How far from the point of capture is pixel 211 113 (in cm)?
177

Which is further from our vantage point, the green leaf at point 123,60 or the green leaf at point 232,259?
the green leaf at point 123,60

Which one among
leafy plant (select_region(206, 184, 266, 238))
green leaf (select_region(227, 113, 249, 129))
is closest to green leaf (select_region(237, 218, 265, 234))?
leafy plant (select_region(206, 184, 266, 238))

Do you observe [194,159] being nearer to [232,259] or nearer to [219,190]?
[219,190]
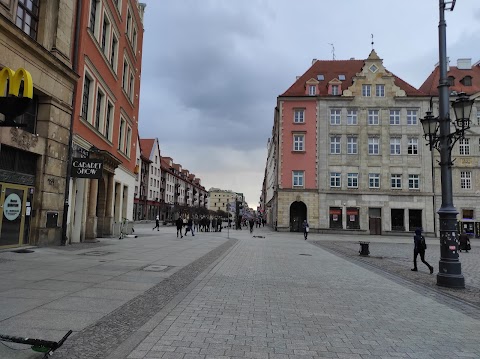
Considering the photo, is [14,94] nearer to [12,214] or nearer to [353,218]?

+--

• Task to complete
Copy out every one of the records above word for word, leaving out the pictures.

• Result
How far from the point of capture is pixel 211 113 (in cm)?
177

Which is further from our vantage point, the green leaf at point 123,60 or the green leaf at point 232,259?
the green leaf at point 123,60

Which one among
leafy plant (select_region(206, 184, 266, 238))
green leaf (select_region(227, 113, 249, 129))
is closest to green leaf (select_region(237, 218, 265, 234))?
leafy plant (select_region(206, 184, 266, 238))

Do you observe [194,159] being nearer to [232,259] or nearer to [219,190]?
[219,190]
Considering the photo, is [14,94] nearer to [12,214] or nearer to [353,218]?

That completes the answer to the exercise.